Mas se acompanhamos o plano de Phibes, que sabemos de antemão irá resultar, crime após crime, vemos em paralelo o esforço vão da polícia, sempre atrasada no local do crime. Tal esforço é interpretado principalmente pelo detective Trout (Peter Jeffrey), cuja presença e interacção com os restantes membros da Scotland Yard é em geral cómico. Tal humor negro, paradoxal numa história tão macabra, acaba por ajudar a definir a identidade do filme, tendo contribuído para o seu estatuto de culto.

Como oponente, Phibes vai ter a última das suas planeadas vítimas, Dr. Vesalius, interpretado por um Joseph Cotten na última década da sua carreira, e que, segundo consta, não se terá sentido à vontade no papel e filme. Esta foi a forma de a AIP trazer mais sangue americano para a produção, não crendo que o filme pudesse penetrar no mercado americano. Cotten terá sido a segunda escolha, depois da recusa de Peter Cushing, então a braços com a doença da esposa.

Com um misto de macabro, humor negro, e toda uma atmosfera desconfortável que desafia e surpreende o espectador, “O Abominável Dr. Phibes” tornou-se não só um filme de culto, como uma das mais icónicas personagens de Vincent Price e do terror em geral. No ano seguinte seria filmada a sequela “Dr. Phibes Rises Again”, também realizado por Robert Fuest.

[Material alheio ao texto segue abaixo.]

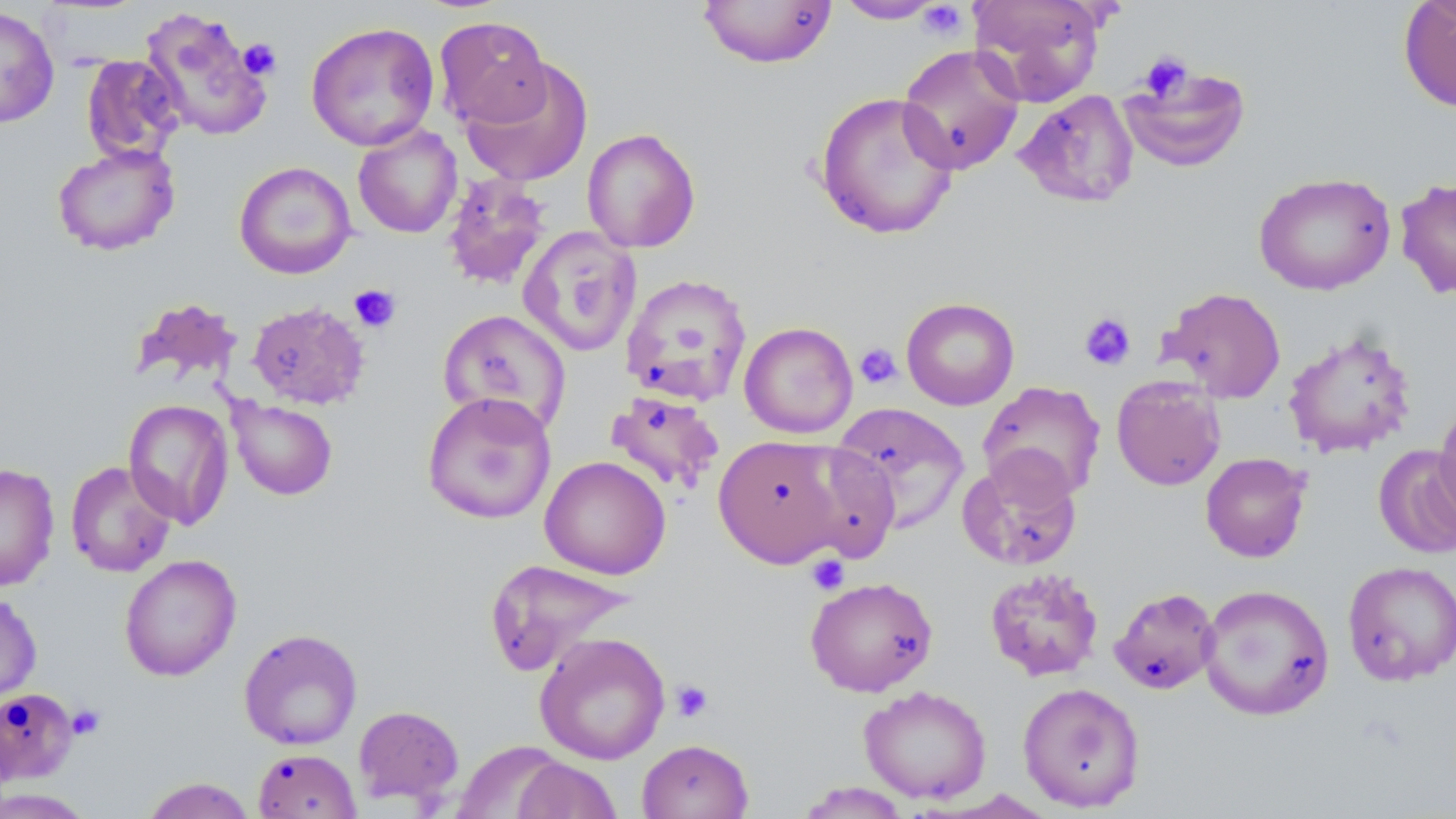

slide-level diagnosis = negative for blood parasites
magnification = 1000x
field of view = single
uninfected red blood cell locations = approximate bounding boxes as [x1, y1, x2, y2] in pixels: [697, 0, 837, 69], [833, 0, 947, 24], [970, 0, 1106, 106], [1398, 1, 1456, 113], [0, 5, 59, 128], [140, 6, 274, 141], [434, 16, 552, 130], [305, 21, 440, 151], [896, 44, 1025, 175], [80, 54, 184, 164], [460, 58, 595, 188], [1119, 63, 1252, 172], [1014, 89, 1139, 208], [814, 91, 960, 240], [352, 124, 463, 238], [582, 128, 701, 253], [52, 142, 180, 256], [234, 161, 357, 279], [441, 172, 553, 290], [1253, 172, 1396, 296], [1395, 177, 1456, 299], [517, 226, 642, 357], [620, 273, 752, 406], [1158, 286, 1287, 403], [130, 297, 242, 387], [901, 297, 1020, 410], [246, 300, 370, 410], [437, 309, 572, 436], [739, 321, 858, 438], [1283, 329, 1417, 458], [1111, 375, 1226, 491], [977, 380, 1106, 502], [604, 390, 725, 495], [422, 391, 557, 525], [123, 398, 235, 529], [228, 398, 337, 500], [1433, 400, 1456, 529], [830, 402, 970, 534], [713, 433, 849, 568], [789, 441, 901, 563], [1373, 444, 1456, 559], [956, 452, 1083, 571], [1200, 452, 1312, 563], [540, 456, 671, 579], [65, 461, 177, 578], [0, 463, 60, 591], [119, 554, 241, 681], [483, 558, 635, 676], [1342, 560, 1456, 687], [984, 567, 1104, 681], [804, 576, 939, 697], [1198, 583, 1335, 721], [1109, 587, 1220, 694], [0, 592, 42, 706], [239, 628, 363, 750], [534, 632, 671, 765], [1017, 682, 1146, 812], [859, 685, 992, 803], [0, 688, 78, 785], [353, 705, 464, 807], [637, 738, 754, 819], [454, 740, 568, 819], [253, 748, 361, 818], [512, 757, 622, 819], [140, 777, 256, 819], [796, 781, 911, 818], [0, 788, 94, 818]
preparation = thin blood film
platelet locations = approximate bounding boxes as [x1, y1, x2, y2] in pixels: [917, 1, 968, 40], [237, 38, 281, 79], [1139, 51, 1193, 103], [349, 284, 401, 333], [1079, 311, 1136, 371], [854, 342, 902, 389], [806, 554, 850, 596], [670, 680, 714, 723], [66, 704, 105, 740]
modality = light microscopy
image size = 1456×819 pixels
stain = May-Grünwald-Giemsa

Como curiosidade acrescente-se que a imagem da esposa de Phibes é a modelo Caroline Munro, aqui nem sequer creditada, mas que ficaria ligada à fase final da Hammer Horror, protagonizando os filmes “Dracula A.D. 1972” (1972) de Alan Gibson, e “Captain Kronos, Vampire Hunter” (1974) de Brian Clemens.

Produção:

Título original: The Abominable Dr. Phibes; Produção: American International Pictures (AIP); Produtores Executivos: James H. Nicholson, Samuel Z. Arkoff; País: Reino Unido / EUA; Ano: 1971; Duração: 94 minutos; Distribuição: American International Pictures (AIP) (EUA), Anglo-EMI Film Distributors (Reino Unido); Estreia: 11 de Maio de 1971 (EUA).

Equipa técnica:

Realização: Robert Fuest; Produção: Louis M. Heyward, Ronald Dunas; Argumento: James Whiton, William Goldstein; Música: Basil Kirchin, Jack Nathan; Director de Produção: Richard F. Dalton; Fotografia: Norman Warwick; Caracterização: Trevor Crole-Rees; Cenários: Brian Eatwell; Figurinos: Elsa Fennell; Efeitos Especiais: George Blackwell; Montagem: Tristam Cones.

Elenco:

Vincent Price (Dr. Anton Phibes), Joseph Cotten (Dr. Vesalius), Hugh Griffith (Rabino), Terry-Thomas (Dr. Longstreet), Virginia North (Vulnavia), Peter Jeffrey (Inspector Trout), Derek Godfrey (Crow), Norman Jones (Sargento Tom Schenley), John Cater (Superintendente Waverley), Aubrey Woods (Goldsmith), John Laurie (Darrow), Maurice Kaufmann (Dr. Whitcombe), Barbara Keogh (Mrs. Frawley), Sean Bury (Lem Vesalius), Charles Farrell (Motorista), Susan Travers (Enfermeira Allen), David Hutcheson (Dr. Hedgepath), Edward Burnham (Dr. Dunwoody), Alex Scott (Dr. Hargreaves), Peter Gilmore (Dr. Kitaj), Caroline Munro (Victoria Regina Phibes) [não creditada].